Parties contest police ban on demos

HARARE - Po-democracy groups have filed an urgent application at the High Court challenging a recent police ban on demonstrations in central Harare.

High Court judge Priscillah Chigumba will hear the case tomorrow in which the groups are represented by prominent lawyer and People’s Democratic Party (PDP) leader, Tendai Biti.

The court application comes as President Robert Mugabe and his Zanu PF government are facing growing public anger over their handling of the economy which has triggered protests and riots in the last eight weeks.

On Thursday, government invoked Statutory Instrument 101A banning demonstrations in central Harare for two weeks in a move which Mugabe critics say is calculated to prepare the country for a state of emergency.

In the urgent chamber application, National Vendors Union of Zimbabwe (Navuz) leader Stendrick Zvorwadza, said the ban is unconstitutional, as it infringes on the people’s right to freely express themselves.

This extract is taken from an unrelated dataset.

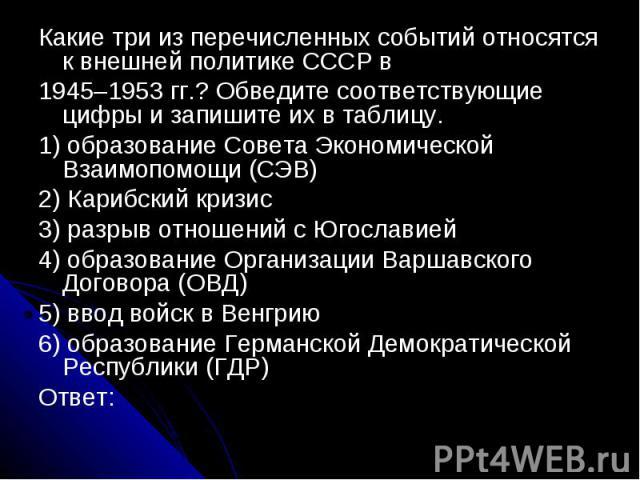 Какие три из перечисленных событий относятся к внешней политике СССР в1945–1953 гг.? Обведите соответствующие цифры и запишите их в таблицу.1) образование Совета Экономической Взаимопомощи (СЭВ)2) Карибский кризис3) разрыв отношений с Югославией4) о…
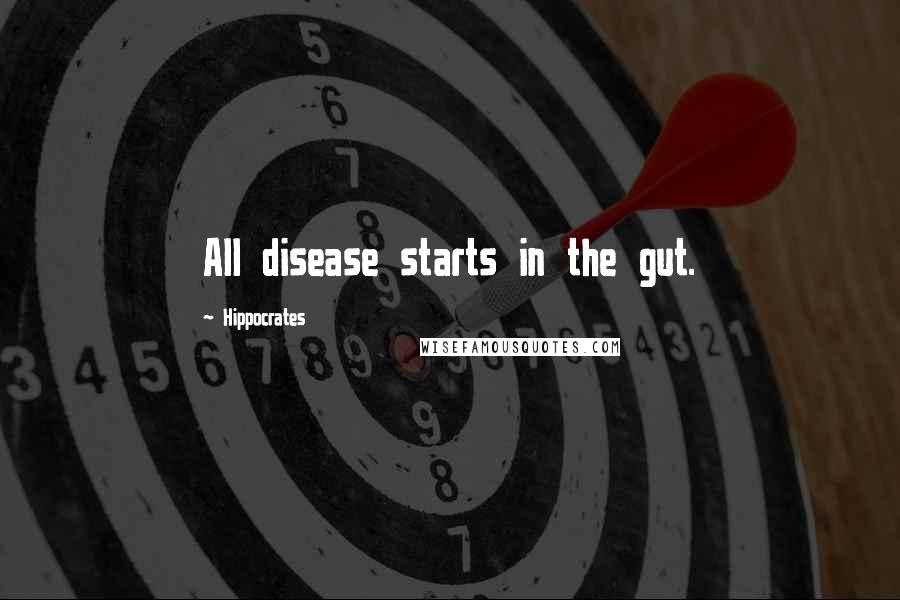 Hippocrates quotes: All disease starts in the gut.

“The instant application, is one that seeks to set aside every nullity of S.I (Statutory Instrument) 101A of 2016 on the basis that its enactment procedurally was in breach of the Constitution as well as the Posa (Public Order and Security Act) itself and that in substance, its enactment infringes on certain constitutional rights . . . ” Zvorwadza said.

In the application, Democratic Assembly for Restoration and Empowerment (Dare), Zvorwadza, Combined Harare Residence Association and the National Electoral Reform Agenda (Nera) are cited as the applicants while the respondents are officer commanding police Harare Central District Newbert Saunyama, commissioner-general of police Augustine Chihuri, Home Affairs minister Ignatius Chombo and Attorney-General Prince Machaya.

Zvorwadza said the government decision is not justifiable in a democratic society, which is based on openness, justice, human dignity and equality and freedom.

“The regulations, amount to a backdoor amendment of the Constitution or an imposition of the state of emergency,” he said.

The police ban on demonstrations in Harare follows bloody clashes in the capital on August 26 when the cops ignored a court order and bludgeoned thousands of protestors who had gathered under the auspices of Nera, to protest outstanding electoral reforms, ahead of the country’s eagerly-anticipated 2018 national elections.

The heavily-armed riot police — backed by armoured trucks and water cannons — indiscriminately fired volleys of teargas at all and sundry, battering and chasing around groups of determined opposition supporters to the shock of Zimbabweans.

Previously, police had used force on protestors demonstrating against government’s plan to introduce bond notes and Zanu PF’s promise of 2,2 million jobs which thousands of angry unemployed youths say was an election gimmick.